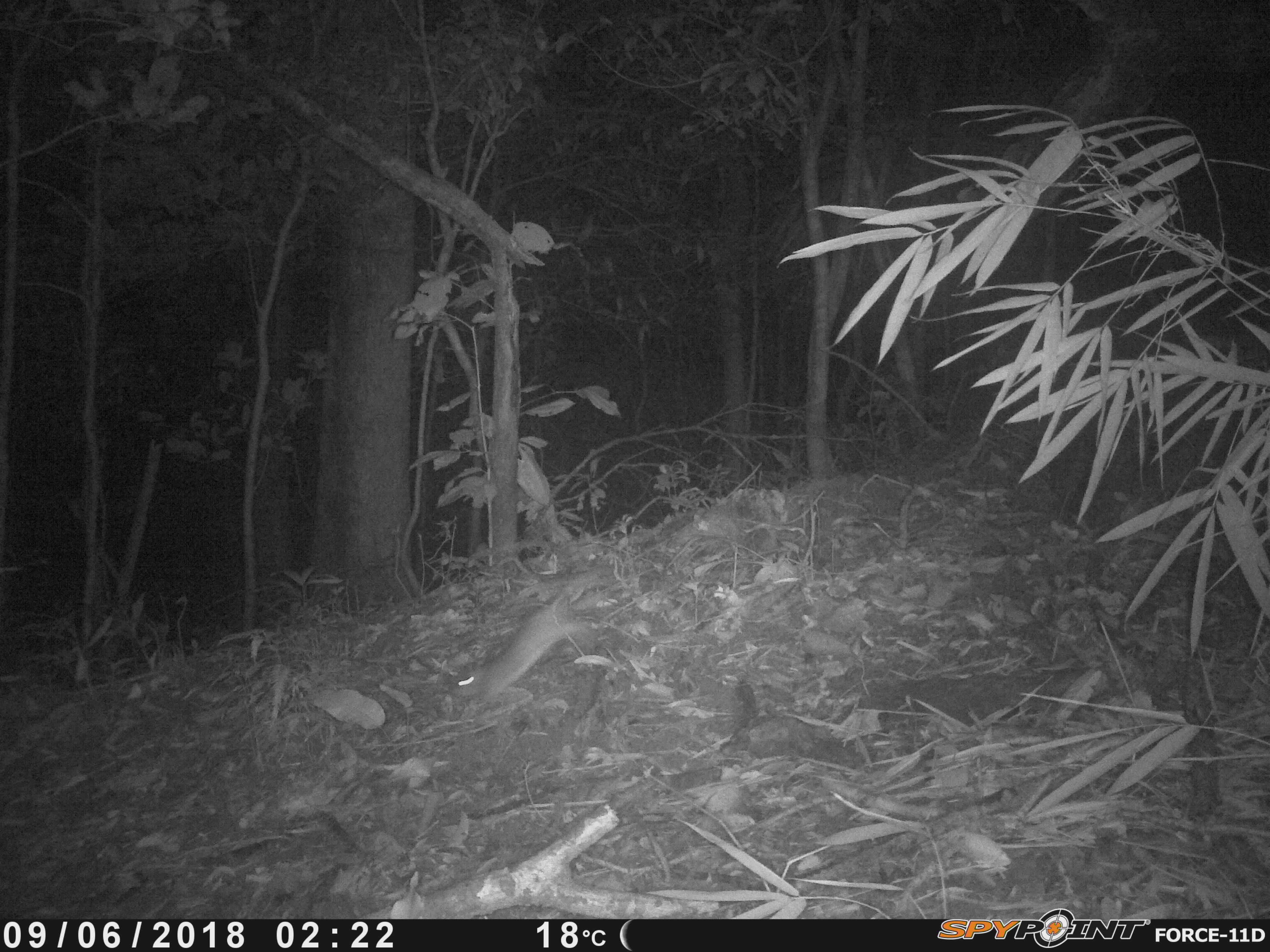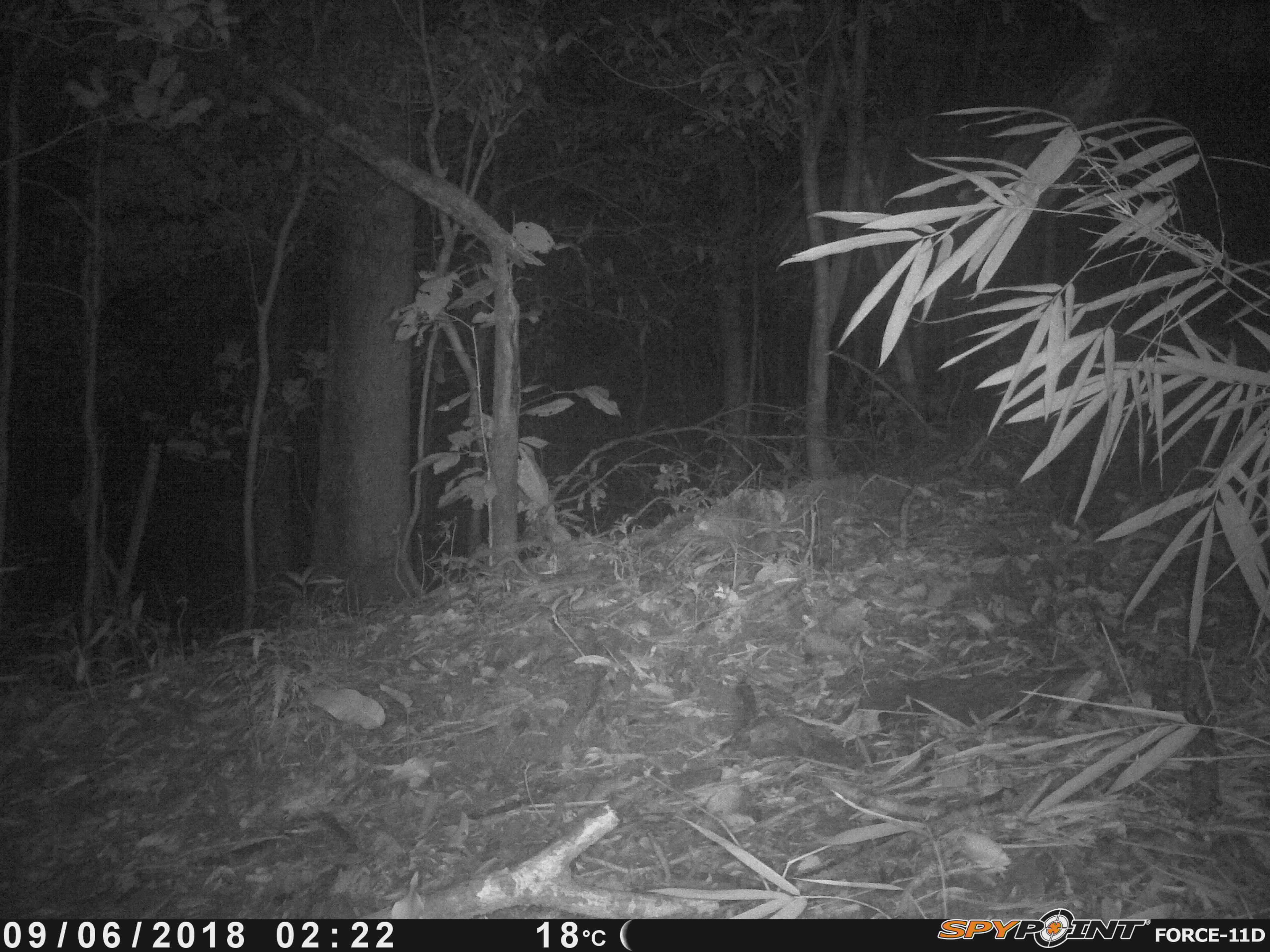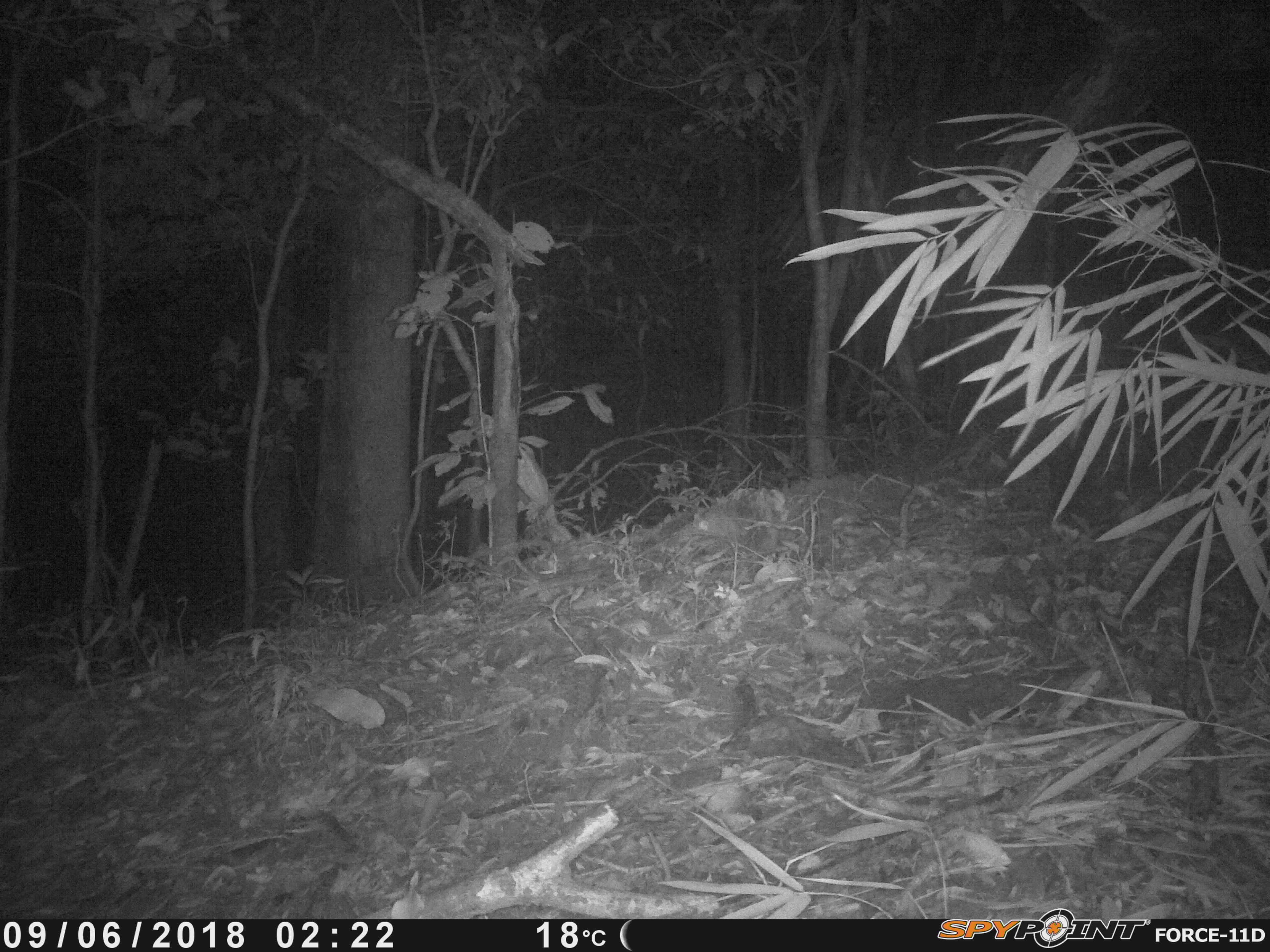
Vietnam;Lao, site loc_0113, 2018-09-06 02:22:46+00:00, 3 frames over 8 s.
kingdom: Animalia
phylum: Chordata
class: Mammalia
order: Rodentia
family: Muridae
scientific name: Muridae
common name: old-world mice and rats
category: unidentified murid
Unidentified murid (old-world mice and rats) (Muridae). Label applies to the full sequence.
____
Print nothing but the lines from the one that contains "phylum: Chordata" to the final line of the data, both included, exactly as they read.

phylum: Chordata
class: Mammalia
order: Rodentia
family: Muridae
scientific name: Muridae
common name: old-world mice and rats
category: unidentified murid
Unidentified murid (old-world mice and rats) (Muridae). Label applies to the full sequence.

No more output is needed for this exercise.